The phone book

Back in the day, if you wanted to know someone’s telephone number, the best way to find it was in the phone book, or the telephone directory. These slabs of paper with tiny print were issued for your local area. So, if you were in Cornwall and wanted a number for someone or something in Scotland, the phone book was useless. That meant a call to Directory Enquiries. But, if the someone or something had applied for their name and number to be ex-directory — kept out of the phone book — you could never find out their number short of cycling up to Scotland and asking them.

Slabs of tiny print

When the digital age arrived, you could find out numbers by simply entering them into a search engine.

Like so many features of the Early Telephone Era — the dial, the twisty wire to play with while you chatted away at your telephone table — the phone book was suddenly, effectively, dead.

At least I thought so. Popping into the Post Office the other day, however, a remarkable new print version of this once essential publication caught my eye. “The phone book,” it announced on the cover. “We’ve changed a lot since 1880.”

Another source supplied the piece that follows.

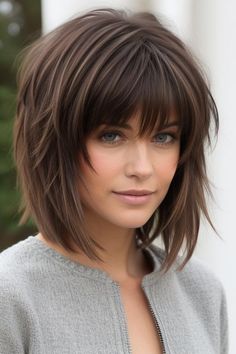 28+ Short Shag Haircuts 19 Shag Hairstyles For Straight Hair, Shoulder Shag Haircut, Haircut With Short Bangs, Shaggy Bobs, Lob Hairstyles, Medium Shag Hairstyles, Medium Shaggy Hairstyles, 50 Hairstyles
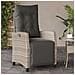 Sedia Reclinabile Giardino Poggiapiedi Grigio Chiaro Polyrattan - Foto miniatura 3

This book is brought to you by BT, who certainly haven’t been around since 1880, the year after the public telephone service was introduced into the UK. Granted, an outfit called The Telephone Company did publish a book in 1880 that contained some business names — a sort of updated Kelly’s Directory — but, crucially, in an act of astonishing misrepresentation, no phone numbers.


We had to wait until 1896 for those.

The new phone book is a mixture of ads, business listings like the Yellow Pages, and those familiar teeny-tiny listings for residential numbers. It’s free to BT customers and available for a fee to those with an innate sense of curiosity. I suppose it will be useful if we wake up tomorrow morning and find that the Internet has vanished.

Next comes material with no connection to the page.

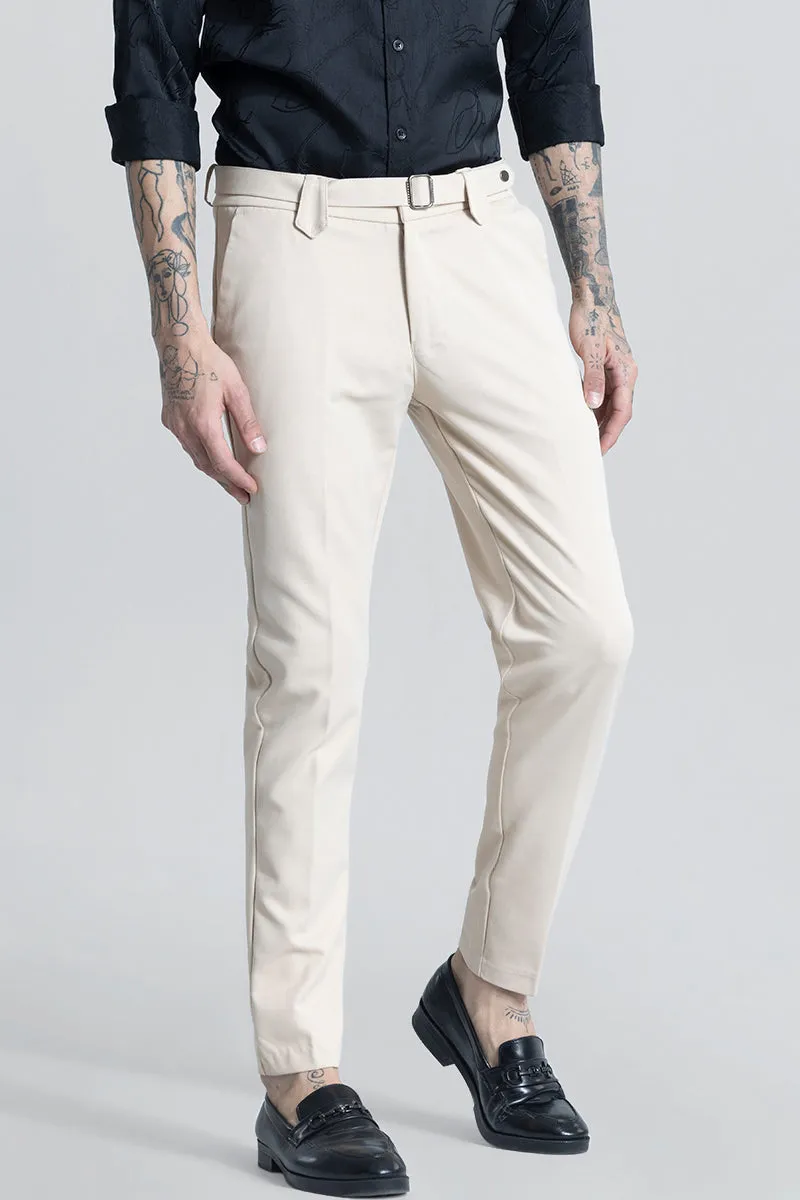 Flex Fit Cream Formal Trouser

However, if you see one of these disappearing phone books, cherish its survival in a world now dedicated to its demise. As BT itself explains:

“In fact, we still print 18 million Phone Books every year, but with dwindling demand and the high environmental impact of printing and distributing these hard copies, we’ve decided that March 2024 will see the last books rolling off the print run.”

Once, you got a phone number assigned to your landline. It was yours as long as you lived at that address. Now that we live in MobileWorld, directories are impossible to maintain. You could change your number every week, if you so desired. And a print version of that…?

The phone book: Another thing we just had. Until we didn’t.